The boat sliced through the gentle waves, and I found solace in the rhythmic dance of the water beneath me. The vastness of the ocean mirrored the uncertainty within me, offering both refuge and isolation. Each passing moment carried me further from the life I once knew, and as the shoreline dissolved into nothing more than a distant memory, a heavy sense of liberation mingled with my lingering remorse. I clung to the hope that, with time, the horizon would reveal answers to questions I hadn't dared to ask.

"Micheal," I heard from behind me. Johnny's voice had changed—there was a stiffness to it. My brother, Johnny, who had always supported me, who had always been there protecting me from the courtyard bullies to giving me the last slice of cake on his own birthday, he had always put me first. But lately, something had shifted between us. Maybe he wasn't pulling away in the literal sense, but his tone, his actions, they felt different.

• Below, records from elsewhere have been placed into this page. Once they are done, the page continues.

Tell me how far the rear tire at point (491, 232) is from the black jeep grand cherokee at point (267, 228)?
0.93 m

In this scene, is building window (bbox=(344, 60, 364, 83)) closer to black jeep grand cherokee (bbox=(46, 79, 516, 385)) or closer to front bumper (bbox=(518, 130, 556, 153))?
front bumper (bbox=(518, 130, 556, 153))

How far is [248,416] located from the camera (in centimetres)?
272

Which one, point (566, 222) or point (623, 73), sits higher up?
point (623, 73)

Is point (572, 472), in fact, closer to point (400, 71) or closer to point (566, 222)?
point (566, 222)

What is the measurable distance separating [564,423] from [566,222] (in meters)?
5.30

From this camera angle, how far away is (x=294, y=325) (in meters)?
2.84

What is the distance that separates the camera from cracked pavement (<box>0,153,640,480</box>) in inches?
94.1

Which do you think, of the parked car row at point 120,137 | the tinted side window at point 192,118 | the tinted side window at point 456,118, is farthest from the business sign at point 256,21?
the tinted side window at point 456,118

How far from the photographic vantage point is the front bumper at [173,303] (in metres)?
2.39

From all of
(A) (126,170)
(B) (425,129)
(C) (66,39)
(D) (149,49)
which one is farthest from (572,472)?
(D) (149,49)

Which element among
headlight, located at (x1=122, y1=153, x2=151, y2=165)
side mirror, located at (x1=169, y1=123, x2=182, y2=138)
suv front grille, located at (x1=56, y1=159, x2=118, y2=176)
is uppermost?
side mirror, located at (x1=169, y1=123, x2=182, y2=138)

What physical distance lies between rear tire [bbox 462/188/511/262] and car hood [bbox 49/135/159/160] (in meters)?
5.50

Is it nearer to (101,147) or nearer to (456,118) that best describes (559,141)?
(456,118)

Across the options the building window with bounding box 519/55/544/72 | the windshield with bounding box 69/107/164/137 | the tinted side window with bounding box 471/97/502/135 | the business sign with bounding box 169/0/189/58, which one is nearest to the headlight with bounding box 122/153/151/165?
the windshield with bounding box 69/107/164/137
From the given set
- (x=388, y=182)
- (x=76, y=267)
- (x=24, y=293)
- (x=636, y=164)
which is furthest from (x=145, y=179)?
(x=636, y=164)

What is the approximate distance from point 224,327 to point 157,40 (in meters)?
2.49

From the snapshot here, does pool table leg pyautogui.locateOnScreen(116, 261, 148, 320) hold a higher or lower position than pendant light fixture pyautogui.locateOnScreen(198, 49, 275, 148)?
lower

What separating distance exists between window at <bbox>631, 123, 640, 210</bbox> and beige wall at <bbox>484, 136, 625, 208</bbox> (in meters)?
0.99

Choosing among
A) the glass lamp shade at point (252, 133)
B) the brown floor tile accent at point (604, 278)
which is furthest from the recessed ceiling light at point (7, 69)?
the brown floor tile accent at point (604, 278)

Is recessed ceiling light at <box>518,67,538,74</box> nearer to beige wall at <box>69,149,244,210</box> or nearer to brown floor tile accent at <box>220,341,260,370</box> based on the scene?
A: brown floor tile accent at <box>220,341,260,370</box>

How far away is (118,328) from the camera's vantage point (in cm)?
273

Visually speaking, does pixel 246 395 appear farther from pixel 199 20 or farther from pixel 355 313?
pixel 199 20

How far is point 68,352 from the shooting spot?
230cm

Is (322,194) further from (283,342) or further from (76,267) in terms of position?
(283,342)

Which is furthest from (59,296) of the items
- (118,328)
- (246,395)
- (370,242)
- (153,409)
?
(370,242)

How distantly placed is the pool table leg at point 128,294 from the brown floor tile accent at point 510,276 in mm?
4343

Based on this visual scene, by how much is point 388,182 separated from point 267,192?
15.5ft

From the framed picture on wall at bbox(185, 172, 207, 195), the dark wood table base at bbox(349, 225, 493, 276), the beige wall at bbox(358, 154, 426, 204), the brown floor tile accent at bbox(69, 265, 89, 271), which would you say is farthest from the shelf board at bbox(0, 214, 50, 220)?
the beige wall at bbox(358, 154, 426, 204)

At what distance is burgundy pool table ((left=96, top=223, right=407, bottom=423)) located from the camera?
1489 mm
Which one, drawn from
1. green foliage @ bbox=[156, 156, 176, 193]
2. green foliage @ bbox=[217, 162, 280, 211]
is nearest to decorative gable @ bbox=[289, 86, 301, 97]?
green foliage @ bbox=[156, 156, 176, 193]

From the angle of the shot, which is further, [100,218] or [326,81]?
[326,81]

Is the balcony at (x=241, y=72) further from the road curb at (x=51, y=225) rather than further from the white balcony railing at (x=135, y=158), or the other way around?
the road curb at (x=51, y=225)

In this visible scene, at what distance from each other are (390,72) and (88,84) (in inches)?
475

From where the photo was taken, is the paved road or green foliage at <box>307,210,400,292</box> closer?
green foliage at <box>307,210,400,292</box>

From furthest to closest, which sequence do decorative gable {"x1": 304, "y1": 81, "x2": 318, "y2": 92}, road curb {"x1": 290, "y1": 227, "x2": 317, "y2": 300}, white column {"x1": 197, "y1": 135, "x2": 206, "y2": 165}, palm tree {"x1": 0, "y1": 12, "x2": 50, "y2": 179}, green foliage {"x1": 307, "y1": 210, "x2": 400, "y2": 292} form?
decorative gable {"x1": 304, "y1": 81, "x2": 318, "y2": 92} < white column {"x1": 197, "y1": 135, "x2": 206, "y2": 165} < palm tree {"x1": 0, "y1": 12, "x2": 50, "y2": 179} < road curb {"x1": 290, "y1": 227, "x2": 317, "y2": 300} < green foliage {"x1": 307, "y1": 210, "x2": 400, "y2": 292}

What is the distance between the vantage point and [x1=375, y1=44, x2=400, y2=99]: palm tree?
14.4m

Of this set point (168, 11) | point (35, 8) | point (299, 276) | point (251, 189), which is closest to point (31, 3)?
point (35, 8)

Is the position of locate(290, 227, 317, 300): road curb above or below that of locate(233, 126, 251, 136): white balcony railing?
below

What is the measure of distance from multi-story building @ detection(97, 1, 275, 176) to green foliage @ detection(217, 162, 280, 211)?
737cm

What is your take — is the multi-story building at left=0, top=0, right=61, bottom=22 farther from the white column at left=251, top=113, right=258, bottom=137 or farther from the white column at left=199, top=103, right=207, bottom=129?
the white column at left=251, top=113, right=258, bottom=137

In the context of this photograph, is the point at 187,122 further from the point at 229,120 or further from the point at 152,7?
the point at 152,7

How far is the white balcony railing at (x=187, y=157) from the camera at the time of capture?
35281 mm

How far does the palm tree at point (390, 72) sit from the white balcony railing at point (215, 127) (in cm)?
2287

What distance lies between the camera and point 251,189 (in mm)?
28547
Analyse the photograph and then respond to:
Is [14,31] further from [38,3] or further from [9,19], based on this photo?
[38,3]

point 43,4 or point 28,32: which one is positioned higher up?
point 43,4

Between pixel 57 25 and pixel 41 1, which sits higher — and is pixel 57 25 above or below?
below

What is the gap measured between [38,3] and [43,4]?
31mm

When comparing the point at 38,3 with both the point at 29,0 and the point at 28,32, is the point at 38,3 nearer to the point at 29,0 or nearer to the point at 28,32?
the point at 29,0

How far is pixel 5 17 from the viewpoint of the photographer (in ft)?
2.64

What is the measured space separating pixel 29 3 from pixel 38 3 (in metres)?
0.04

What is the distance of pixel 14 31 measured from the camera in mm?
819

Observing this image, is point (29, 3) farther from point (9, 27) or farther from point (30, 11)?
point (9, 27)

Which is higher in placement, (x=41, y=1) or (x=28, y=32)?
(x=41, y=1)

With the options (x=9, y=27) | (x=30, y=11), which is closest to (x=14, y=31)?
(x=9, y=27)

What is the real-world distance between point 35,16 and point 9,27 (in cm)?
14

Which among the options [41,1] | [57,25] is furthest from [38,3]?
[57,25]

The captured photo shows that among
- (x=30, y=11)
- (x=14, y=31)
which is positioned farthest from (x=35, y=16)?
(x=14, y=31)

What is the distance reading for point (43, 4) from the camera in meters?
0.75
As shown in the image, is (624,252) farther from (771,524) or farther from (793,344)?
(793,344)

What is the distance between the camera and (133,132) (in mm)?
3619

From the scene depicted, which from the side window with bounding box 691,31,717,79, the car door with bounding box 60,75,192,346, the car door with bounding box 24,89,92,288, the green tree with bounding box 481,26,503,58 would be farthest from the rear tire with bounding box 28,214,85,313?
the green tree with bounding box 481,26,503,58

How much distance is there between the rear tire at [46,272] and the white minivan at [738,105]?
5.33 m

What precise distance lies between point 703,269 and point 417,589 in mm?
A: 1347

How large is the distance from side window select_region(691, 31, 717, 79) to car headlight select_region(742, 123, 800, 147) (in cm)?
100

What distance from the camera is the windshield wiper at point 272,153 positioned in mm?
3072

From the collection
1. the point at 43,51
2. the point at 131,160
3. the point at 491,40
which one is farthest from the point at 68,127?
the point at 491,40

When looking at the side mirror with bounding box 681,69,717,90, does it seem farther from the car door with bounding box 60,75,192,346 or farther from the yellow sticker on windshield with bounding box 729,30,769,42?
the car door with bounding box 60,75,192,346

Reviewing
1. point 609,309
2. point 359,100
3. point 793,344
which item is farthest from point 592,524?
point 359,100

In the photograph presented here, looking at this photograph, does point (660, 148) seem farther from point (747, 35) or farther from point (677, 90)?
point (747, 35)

It was as though he wanted me to stand on my own, to stop leaning on him for support.

He still helped when I needed him, but there was a new edge to it, like a man doing his duty, not out of the same selfless love I had known growing up. It was a subtle shift, but I could feel it. And yet, no matter how much distance I felt growing between us, I knew that if I reached out, Johnny would still be there, just like he had always been.

When I finally found my brother, he was in the midst of securing the last of the ropes and giving the boat a meticulous cleaning, as though he were preparing it for inspection by some impossibly high standards he always upheld. It was almost amusing how he approached the task—like a proud parent making sure their child was spotless before heading out into the world.

It always frustrated me when I casually used words like "back" or "side" whether referring to the left or right of the boat. Without fail, Johnny would correct me gently but firmly, reminding me that it was "stern" for the back, "starboard" for the right, and "port" for the left. It was as if he believed I should've been born a sailor, expected to follow the same unwritten protocols he and our father, Edward, adhered to so rigorously.

Edward, now retired but still a man of great pride, had been cut from a similar cloth. I remembered him, always dressed sharply, in smart trousers and a shirt that looked like something one might wear to a wedding. He was obsessed with projecting the image of utmost respectability, a lesson he never tired of imparting. But I recalled a different man from my childhood, a fisherman who wore worn-out dungarees, wellies, and a traditional woolly hat he refused to take off, even at the dinner table. This had driven our mother mad, though she eventually gave up trying to change him. I remember her resigned grin whenever she'd ask him to remove it, knowing it was a battle not worth fighting.